**Provided passage:**
▬▬▬▬▬▬
Thursday, October 30, 2014

Loving The English Language

Today I just finished a large tome of Ogden Nash’s (ehem) ... poetry.  Many of today’s generation do not know of Nash, his poetry or his humor.  So, for all those out there who love words, but often bump up against the strangeness of English grammar, here is my small attempt to rehabilitate Ogden Nash to Generations X, Y, and Z, and to lighten your day with a tidbit of humor. 

A BRIEF GUIDE TO RHYMING,
or,
HOW BE THE LITTLE BUSY DOTH?

English is a language than which none is sublimer,
But it presents certain difficulties for the rhymer.
There are no rhymes for orange or silver
Unless liberties you pilfer.
I was once slapped by a young lady named Miss Coringe,
And the only reason I was looking at her that way,
she represented a rhyme for orange.
I suggest that some painter do a tormented mural
On the perversity of the English plural,
Because perhaps the rhymer’s greatest distress
Is caused by the letter s.
Oh, what a tangled web the early grammarians spun!
The singular verb has an s and the singular noun has none.
The rhymer notes this fact and ponders without success on it,
And moves on to find that his plural verb has dropped the s and
his plural noun has grown an s on it.
Many a budding poet has abandoned his career
Unable to overcome this problem: that while the ear hears, the ears hear.
Yet he might have had the most splendiferous of careers
If only the s’s came out even and he could tell us what his ears hears.
However, I am happy to say that out from the bottom of this
Pandora’s box there flew a butterfly, not a moth,
The darling, four-letter word d-o-t-h, which is pronounced duth,
although here we pronounce it doth.
Pronounce?  Let jubilant rhymers pronounce it loud and clear,
Because when they can’t sing that their ear hear they can
legitimately sing that their ear doth hear.(1)

Lets think  together again, soon.

Notes: 

1.     Ogden Nash, Selected Poetry of Ogden Nash: 650 Rhymes, Verses, Lyrics, and Poems (New York: Black Dog & Leventhal, 1995), p. 681.
▬▬▬▬▬▬
**Record extracts:**
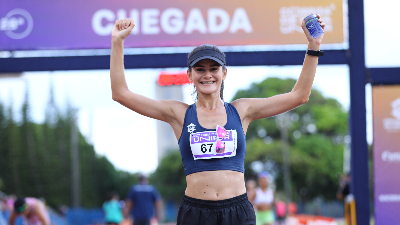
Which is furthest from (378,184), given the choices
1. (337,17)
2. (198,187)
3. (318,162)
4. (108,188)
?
(108,188)

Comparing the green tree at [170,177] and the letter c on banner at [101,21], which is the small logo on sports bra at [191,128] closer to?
the letter c on banner at [101,21]

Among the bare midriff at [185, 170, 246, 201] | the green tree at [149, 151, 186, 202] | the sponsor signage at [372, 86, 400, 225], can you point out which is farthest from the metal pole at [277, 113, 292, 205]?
the bare midriff at [185, 170, 246, 201]

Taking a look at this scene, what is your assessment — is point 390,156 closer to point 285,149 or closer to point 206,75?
point 206,75

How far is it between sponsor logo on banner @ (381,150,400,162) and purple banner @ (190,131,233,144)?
154 inches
▬▬▬▬▬▬
**Try it:** In the post about loving the English language, which two words does the poem say have no rhymes?

**Response to this task:** Orange and silver.